_Exercise material_.
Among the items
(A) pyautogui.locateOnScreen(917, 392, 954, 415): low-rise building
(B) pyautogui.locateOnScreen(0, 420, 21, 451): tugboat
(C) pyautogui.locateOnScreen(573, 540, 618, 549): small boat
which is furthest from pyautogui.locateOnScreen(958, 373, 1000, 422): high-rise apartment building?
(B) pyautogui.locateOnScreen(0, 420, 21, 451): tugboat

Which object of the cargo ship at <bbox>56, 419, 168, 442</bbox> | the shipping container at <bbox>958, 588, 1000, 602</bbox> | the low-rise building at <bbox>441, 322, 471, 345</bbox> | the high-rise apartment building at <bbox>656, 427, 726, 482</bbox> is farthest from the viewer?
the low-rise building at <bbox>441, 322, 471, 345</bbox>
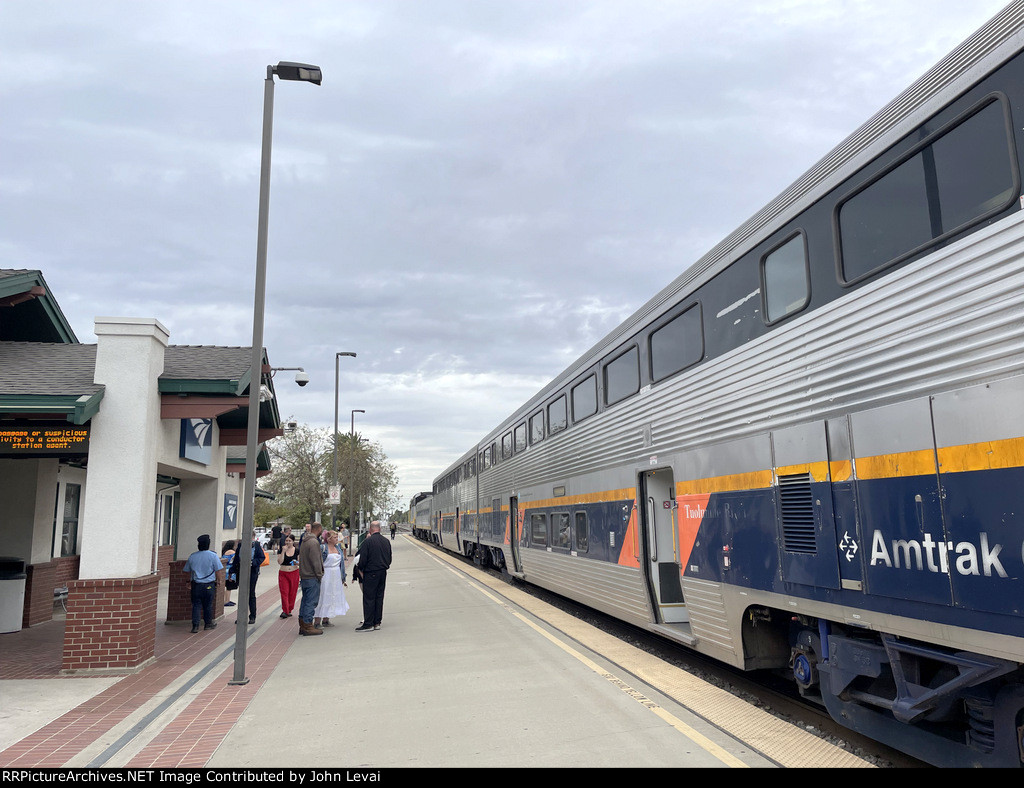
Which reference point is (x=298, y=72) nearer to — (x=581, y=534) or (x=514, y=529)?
(x=581, y=534)

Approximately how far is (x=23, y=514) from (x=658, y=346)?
1047 centimetres

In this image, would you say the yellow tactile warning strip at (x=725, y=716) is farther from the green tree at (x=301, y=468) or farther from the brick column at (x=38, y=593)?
the green tree at (x=301, y=468)

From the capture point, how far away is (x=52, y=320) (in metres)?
12.2

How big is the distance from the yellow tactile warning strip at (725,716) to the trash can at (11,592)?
→ 8388 millimetres

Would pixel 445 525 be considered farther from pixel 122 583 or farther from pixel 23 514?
pixel 122 583

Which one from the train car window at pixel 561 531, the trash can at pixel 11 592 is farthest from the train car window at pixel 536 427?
the trash can at pixel 11 592

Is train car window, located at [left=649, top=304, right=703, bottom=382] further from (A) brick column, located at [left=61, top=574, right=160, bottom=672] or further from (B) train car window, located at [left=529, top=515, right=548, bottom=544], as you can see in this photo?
(A) brick column, located at [left=61, top=574, right=160, bottom=672]

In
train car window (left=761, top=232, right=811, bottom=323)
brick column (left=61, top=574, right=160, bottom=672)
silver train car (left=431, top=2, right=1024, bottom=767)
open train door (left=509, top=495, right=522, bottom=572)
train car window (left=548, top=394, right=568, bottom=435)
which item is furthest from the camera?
open train door (left=509, top=495, right=522, bottom=572)

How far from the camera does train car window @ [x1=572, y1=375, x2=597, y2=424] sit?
35.5 feet

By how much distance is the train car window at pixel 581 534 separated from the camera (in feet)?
35.6

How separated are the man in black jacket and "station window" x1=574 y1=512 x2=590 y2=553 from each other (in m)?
2.88

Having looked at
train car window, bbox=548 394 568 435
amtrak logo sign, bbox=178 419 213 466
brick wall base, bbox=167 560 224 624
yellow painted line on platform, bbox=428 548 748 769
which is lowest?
yellow painted line on platform, bbox=428 548 748 769

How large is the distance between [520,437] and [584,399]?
5446 millimetres

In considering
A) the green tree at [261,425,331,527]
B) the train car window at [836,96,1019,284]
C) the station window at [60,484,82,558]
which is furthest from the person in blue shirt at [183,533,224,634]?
the green tree at [261,425,331,527]
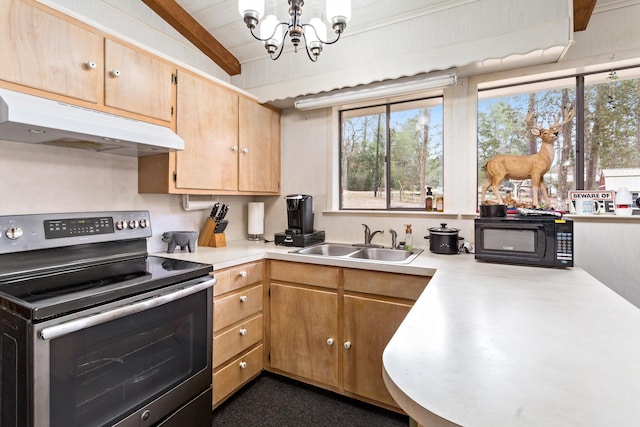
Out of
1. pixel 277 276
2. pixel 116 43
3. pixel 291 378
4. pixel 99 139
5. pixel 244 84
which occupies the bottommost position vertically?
pixel 291 378

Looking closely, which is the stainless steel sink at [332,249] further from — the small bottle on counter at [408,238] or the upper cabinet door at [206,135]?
the upper cabinet door at [206,135]

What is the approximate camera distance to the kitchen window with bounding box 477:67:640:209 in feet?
6.40

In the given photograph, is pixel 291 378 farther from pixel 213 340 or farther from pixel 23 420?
pixel 23 420

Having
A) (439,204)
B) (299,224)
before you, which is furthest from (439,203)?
(299,224)

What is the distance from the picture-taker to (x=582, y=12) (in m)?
1.82

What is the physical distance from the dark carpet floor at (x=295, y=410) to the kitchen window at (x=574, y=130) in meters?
1.69

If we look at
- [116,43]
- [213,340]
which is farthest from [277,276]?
[116,43]

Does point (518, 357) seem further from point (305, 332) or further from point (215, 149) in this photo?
point (215, 149)

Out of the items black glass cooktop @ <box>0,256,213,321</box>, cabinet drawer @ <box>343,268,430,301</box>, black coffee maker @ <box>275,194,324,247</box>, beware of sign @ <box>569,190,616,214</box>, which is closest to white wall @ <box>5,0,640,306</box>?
beware of sign @ <box>569,190,616,214</box>

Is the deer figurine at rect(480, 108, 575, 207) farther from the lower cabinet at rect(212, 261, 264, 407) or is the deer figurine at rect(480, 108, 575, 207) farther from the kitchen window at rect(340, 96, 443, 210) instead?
the lower cabinet at rect(212, 261, 264, 407)

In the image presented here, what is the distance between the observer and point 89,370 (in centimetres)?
120

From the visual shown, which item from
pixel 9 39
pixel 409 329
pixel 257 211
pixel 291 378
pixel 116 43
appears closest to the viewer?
pixel 409 329

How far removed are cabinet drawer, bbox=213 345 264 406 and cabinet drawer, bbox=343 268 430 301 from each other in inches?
31.9

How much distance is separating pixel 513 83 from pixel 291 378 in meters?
2.58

_Work to complete_.
Reproduce all of the data above word for word, from beginning to end, leaving out the pictures.

_Response to this exercise_.
Among the items
(A) pyautogui.locateOnScreen(917, 392, 954, 415): low-rise building
(B) pyautogui.locateOnScreen(0, 420, 21, 451): tugboat
(C) pyautogui.locateOnScreen(573, 540, 618, 549): small boat
which is furthest from pyautogui.locateOnScreen(958, 373, 1000, 422): high-rise apartment building?
(B) pyautogui.locateOnScreen(0, 420, 21, 451): tugboat

Which object of the cargo ship at <bbox>56, 419, 168, 442</bbox> | the shipping container at <bbox>958, 588, 1000, 602</bbox> | the low-rise building at <bbox>441, 322, 471, 345</bbox> | the high-rise apartment building at <bbox>656, 427, 726, 482</bbox> is farthest from the viewer?
the low-rise building at <bbox>441, 322, 471, 345</bbox>
Which reference point is (x=298, y=72) nearer to — (x=581, y=534) or (x=514, y=529)?
(x=581, y=534)

Approximately how far is (x=23, y=514) from (x=658, y=346)?
1047 centimetres

In this image, would you say the yellow tactile warning strip at (x=725, y=716) is farther from the green tree at (x=301, y=468) or farther from the brick column at (x=38, y=593)?
the green tree at (x=301, y=468)

From the capture point, how far away is (x=52, y=320) (in metres)?
12.2

How big is the distance from the yellow tactile warning strip at (725,716) to the trash can at (11,592)?
→ 8388 millimetres

Would pixel 445 525 be considered farther from pixel 122 583 or farther from pixel 23 514?
pixel 122 583

Which one from the train car window at pixel 561 531, the trash can at pixel 11 592 is farthest from the train car window at pixel 536 427?
the trash can at pixel 11 592

Is train car window, located at [left=649, top=304, right=703, bottom=382] further from (A) brick column, located at [left=61, top=574, right=160, bottom=672] or further from (B) train car window, located at [left=529, top=515, right=548, bottom=544], as you can see in this photo?
(A) brick column, located at [left=61, top=574, right=160, bottom=672]

In
train car window (left=761, top=232, right=811, bottom=323)
brick column (left=61, top=574, right=160, bottom=672)
silver train car (left=431, top=2, right=1024, bottom=767)
open train door (left=509, top=495, right=522, bottom=572)
train car window (left=548, top=394, right=568, bottom=435)
which item is furthest from the camera?
open train door (left=509, top=495, right=522, bottom=572)

How far from the camera does train car window @ [x1=572, y1=375, x2=597, y2=424] sit?
35.5 feet

By how much distance is the train car window at pixel 581 534 separated from the camera (in feet)?
35.6

How separated are the man in black jacket and "station window" x1=574 y1=512 x2=590 y2=553 from each other (in m)?
2.88

Having looked at
train car window, bbox=548 394 568 435
amtrak logo sign, bbox=178 419 213 466
brick wall base, bbox=167 560 224 624
yellow painted line on platform, bbox=428 548 748 769
which is lowest?
yellow painted line on platform, bbox=428 548 748 769

How large is the distance between [520,437] and [584,399]?
5446 millimetres

In considering
A) the green tree at [261,425,331,527]
B) the train car window at [836,96,1019,284]
C) the station window at [60,484,82,558]
which is furthest from the person in blue shirt at [183,533,224,634]?
the green tree at [261,425,331,527]
Out of
1. pixel 277 276
2. pixel 116 43
3. pixel 291 378
4. pixel 99 139
5. pixel 244 84
which occupies the bottommost position vertically?
pixel 291 378

Looking closely, which is the stainless steel sink at [332,249] further from — the small bottle on counter at [408,238] or the upper cabinet door at [206,135]?
the upper cabinet door at [206,135]

What is the approximate camera distance to the kitchen window with bounding box 477:67:640:209 in feet?
6.40

In the given photograph, is pixel 291 378 farther from pixel 213 340 or farther from pixel 23 420?
pixel 23 420

Having
A) (439,204)
B) (299,224)
before you, which is furthest from (439,203)?
(299,224)

What is the distance from the picture-taker to (x=582, y=12) (in m)?
1.82

What is the physical distance from the dark carpet floor at (x=295, y=410) to the kitchen window at (x=574, y=130) in meters?
1.69

If we look at
- [116,43]
- [213,340]
which is farthest from [277,276]?
[116,43]

Does point (518, 357) seem further from point (305, 332) or further from point (215, 149) in this photo?
point (215, 149)

Out of the items black glass cooktop @ <box>0,256,213,321</box>, cabinet drawer @ <box>343,268,430,301</box>, black coffee maker @ <box>275,194,324,247</box>, beware of sign @ <box>569,190,616,214</box>, which is closest to white wall @ <box>5,0,640,306</box>?
beware of sign @ <box>569,190,616,214</box>

Is the deer figurine at rect(480, 108, 575, 207) farther from the lower cabinet at rect(212, 261, 264, 407) or is the deer figurine at rect(480, 108, 575, 207) farther from the kitchen window at rect(340, 96, 443, 210) instead?
the lower cabinet at rect(212, 261, 264, 407)

In the image presented here, what is the distance between the observer and point 89,370 (in centimetres)?
120

From the visual shown, which item from
pixel 9 39
pixel 409 329
pixel 257 211
pixel 291 378
pixel 116 43
appears closest to the viewer?
pixel 409 329

How far removed are cabinet drawer, bbox=213 345 264 406 and cabinet drawer, bbox=343 268 430 301 from each other in inches?
31.9

How much distance is separating pixel 513 83 from pixel 291 378 in meters?
2.58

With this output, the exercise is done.